WHAT IS REQUIRED >> Write out, without any change, the lines in the material below that run from the line with "Before: The original, builder-grade" through the line with "White embroidered mini", both included.

RECORDS PROVIDED >>
##########

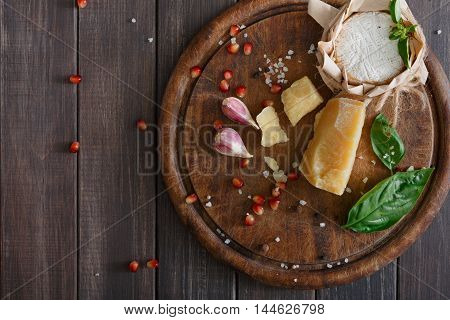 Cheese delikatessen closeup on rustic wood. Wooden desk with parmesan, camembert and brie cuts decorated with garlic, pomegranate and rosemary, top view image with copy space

##########

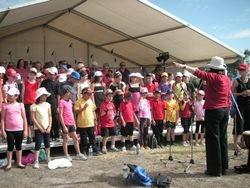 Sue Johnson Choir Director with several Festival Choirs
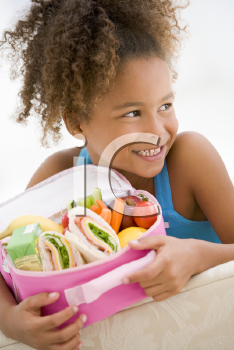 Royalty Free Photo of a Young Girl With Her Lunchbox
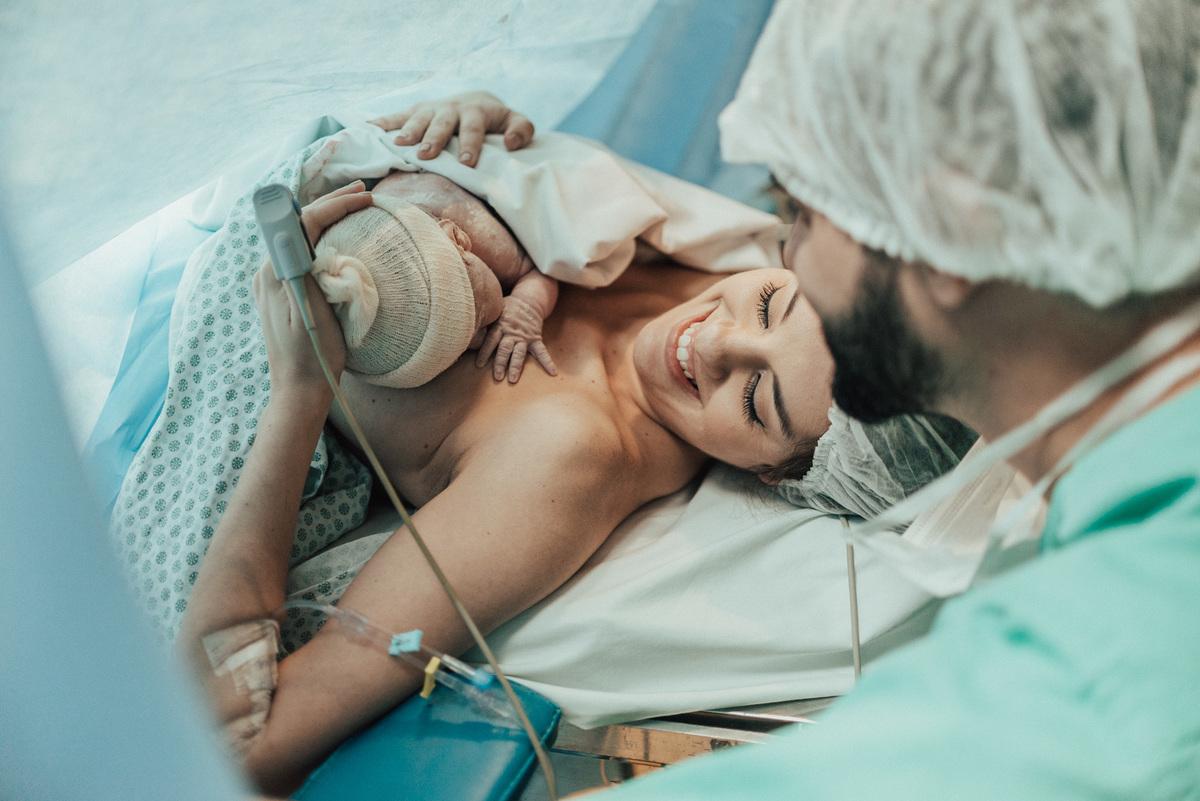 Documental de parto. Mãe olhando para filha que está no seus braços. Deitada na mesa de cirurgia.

##########

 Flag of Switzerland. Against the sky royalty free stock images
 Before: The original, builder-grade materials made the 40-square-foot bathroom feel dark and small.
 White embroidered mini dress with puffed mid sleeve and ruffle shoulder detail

##########

OUTPUT BELOW >>
 Before: The original, builder-grade materials made the 40-square-foot bathroom feel dark and small.
 White embroidered mini dress with puffed mid sleeve and ruffle shoulder detail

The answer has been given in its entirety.